- [DOCUMENTO DI PARTENZA]
-----

Un rapido sguardo alle prospettive che offre oggi la genetica nella mia intervista a Maurizio Genuardi, docente dell’Università Cattolica e presidente della Società italiana di genetica umana, pubblicata mercoledì 5 dicembre sulle pagine di Avvenire.
Speranza o incubo. Da quando nel 1953 è stata chiarita la struttura del Dna, la genetica è sempre in primo piano tra le terapie innovative, ma ha anche spalancato le porte a prospettive inquietanti. Ne parliamo con Maurizio Genuardi, docente di Genetica medica all’Università Cattolica e direttore dell’Unità di Genetica medica dell’Irccs Policlinico Gemelli di Roma, e presidente della Società italiana di genetica umana (Sigu).
Quali prospettive ha oggi la genetica?
Offre una conoscenza sempre più approfondita dei meccanismi biologici del corpo umano, inclusi quelli che sono alla base delle malattie. Grazie alla lettura del patrimonio genetico, sappiamo che cosa fa la maggior parte dei nostri circa 20mila geni. E conosciamo le cause genetiche di una buona parte delle malattie ereditarie. La prevenzione basata sui fattori di rischio genetici è “mirata”, induce ad adottare strumenti più stringenti per le persone a rischio più alto. Un esempio: il 5% dei tumori al seno nasce in donne che hanno una mutazione dei geni Brca1 o Brca2. Se identificate grazie a esami genetici, possiamo consigliare loro di fare controlli più frequenti e accurati ed eventualmente interventi chirurgici preventivi. Il versante preoccupante è l’uso della scoperta per selezionare in epoca prenatale gli embrioni che non presentano la mutazione e quindi non sono a rischio di ammalarsi.
C’è il rischio di un abuso dei test genetici?

-----

- [VOCI ESTRATTE]
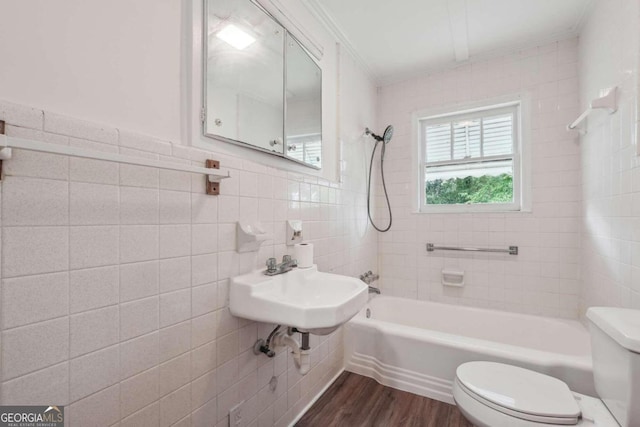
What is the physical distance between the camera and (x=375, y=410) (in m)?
1.64

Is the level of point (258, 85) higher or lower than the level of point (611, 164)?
higher

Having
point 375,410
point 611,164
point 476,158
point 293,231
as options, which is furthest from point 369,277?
point 611,164

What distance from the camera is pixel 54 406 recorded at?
27.8 inches

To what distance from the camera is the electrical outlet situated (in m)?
1.17

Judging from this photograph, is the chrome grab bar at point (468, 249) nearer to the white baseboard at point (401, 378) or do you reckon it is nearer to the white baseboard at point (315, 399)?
the white baseboard at point (401, 378)

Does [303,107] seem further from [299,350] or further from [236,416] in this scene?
[236,416]

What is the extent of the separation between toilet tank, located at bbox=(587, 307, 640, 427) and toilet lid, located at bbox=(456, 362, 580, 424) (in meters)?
0.12

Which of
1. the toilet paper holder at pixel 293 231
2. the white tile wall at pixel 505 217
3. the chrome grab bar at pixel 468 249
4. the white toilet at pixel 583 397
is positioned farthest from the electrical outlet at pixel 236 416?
the chrome grab bar at pixel 468 249

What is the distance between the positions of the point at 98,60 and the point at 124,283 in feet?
2.17

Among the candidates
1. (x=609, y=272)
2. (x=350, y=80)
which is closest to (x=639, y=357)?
(x=609, y=272)

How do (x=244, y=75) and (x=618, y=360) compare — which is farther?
(x=244, y=75)

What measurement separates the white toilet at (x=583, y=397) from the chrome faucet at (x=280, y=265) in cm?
94

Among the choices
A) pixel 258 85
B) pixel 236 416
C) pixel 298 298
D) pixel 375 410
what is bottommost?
pixel 375 410

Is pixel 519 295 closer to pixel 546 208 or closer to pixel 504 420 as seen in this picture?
pixel 546 208
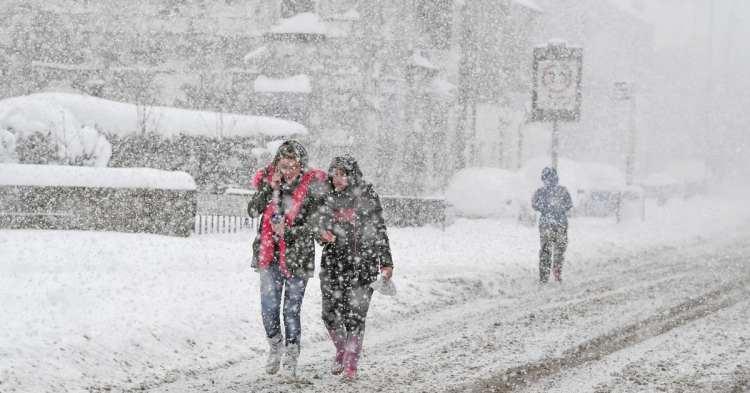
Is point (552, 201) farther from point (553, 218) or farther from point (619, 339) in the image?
point (619, 339)

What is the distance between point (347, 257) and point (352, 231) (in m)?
0.20

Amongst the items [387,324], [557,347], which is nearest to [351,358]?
[557,347]

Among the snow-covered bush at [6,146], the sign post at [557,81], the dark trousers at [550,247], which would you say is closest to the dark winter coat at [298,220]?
the dark trousers at [550,247]

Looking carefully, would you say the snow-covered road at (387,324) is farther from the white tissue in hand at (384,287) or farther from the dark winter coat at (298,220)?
the dark winter coat at (298,220)

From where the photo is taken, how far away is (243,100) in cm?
3300

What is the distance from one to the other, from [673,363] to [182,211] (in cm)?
989

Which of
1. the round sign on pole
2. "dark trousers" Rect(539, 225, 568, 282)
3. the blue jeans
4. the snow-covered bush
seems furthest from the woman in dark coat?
the round sign on pole

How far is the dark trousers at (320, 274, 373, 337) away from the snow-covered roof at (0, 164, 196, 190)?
8745mm

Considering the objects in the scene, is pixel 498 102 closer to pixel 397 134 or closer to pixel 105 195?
pixel 397 134

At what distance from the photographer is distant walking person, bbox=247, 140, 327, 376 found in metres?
6.61

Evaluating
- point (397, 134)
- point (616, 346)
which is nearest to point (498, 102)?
point (397, 134)

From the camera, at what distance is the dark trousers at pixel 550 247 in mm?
13656

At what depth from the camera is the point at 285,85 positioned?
3139 cm

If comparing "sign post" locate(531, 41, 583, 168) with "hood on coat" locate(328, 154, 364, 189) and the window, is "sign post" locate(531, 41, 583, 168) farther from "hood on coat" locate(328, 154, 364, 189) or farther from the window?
the window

-----

- [IN BASE ALLE INFORMAZIONI]
1) Le affermazioni seguenti concordano con l'intervista sulla genetica? (a) Maurizio Genuardi presiede la Società italiana di genetica umana. (b) Circa la metà dei tumori al seno nasce in donne con una mutazione dei geni Brca1 o Brca2. (c) Si conoscono le cause genetiche di tutte le malattie ereditarie. Per ciascuna rispondi sì o no e cita fra virgolette le parole del testo che lo stabiliscono.
2) Prosegui l'intervista sulla genetica, partendo dalla risposta all'ultima domanda riportata.

- [RISPOSTE AI COMPITI]
1)
(a) Sì: «presidente della Società italiana di genetica umana (Sigu)».
(b) No: «il 5% dei tumori al seno nasce in donne che hanno una mutazione dei geni Brca1 o Brca2».
(c) No: «E conosciamo le cause genetiche di una buona parte delle malattie ereditarie».

2)
Il Progetto Genoma ha facilitato la scoperta di geni che sono causa o predispongono alle malattie. I test sono utili quando ci indirizzano verso strategie mirate di prevenzione o di terapia. Problemi sorgono da test genetici per malattie per le quali ancora non esistono strumenti preventivi o terapeutici, per esempio sclerosi laterale amiotrofica o Parkinson. E non tutti i test sono accurati: avere il fattore di predisposizione non significa ammalarsi e alcuni fattori genetici hanno un peso specifico molto basso. Questo vale per molte malattie, tra cui patologie cardiovascolari, diabete e molte altre, comprese quelle infettive, perché da fattori genetici dipende la maggiore o minore resistenza a batteri e virus. La diffusione dei test genetici rischia di ridurre tutto a tecnicismi con risposte fuorvianti, se non ingannevoli. In particolare, quelli diretti al consumatore (venduti su Internet, in farmacia o in istituti di bellezza) possono portare a misure di prevenzione o terapie non giustificate.
Quali risultati può portare la terapia genica?
Dopo grandi speranze, 30 anni fa, tutto si è quasi bloccato per gravi reazioni avverse in pazienti con fibrosi cistica. Ma molti hanno continuato a lavorare e si sono ottenuti risultati con alcune malattie, come l’immunodeficienza tipo Ada-Scid e l’atrofia muscolare spinale (Sma1). Sui tumori siamo a buon punto con manipolazioni genetiche del sistema immunitario: è il caso delle Car-T cells, terapia applicata al Bambino Gesù di Roma. Credo che nessuno possa prevedere i tempi per avere risultati concreti per specifiche malattie.
Fino a che punto ci si può spingere nel manipolare il genoma?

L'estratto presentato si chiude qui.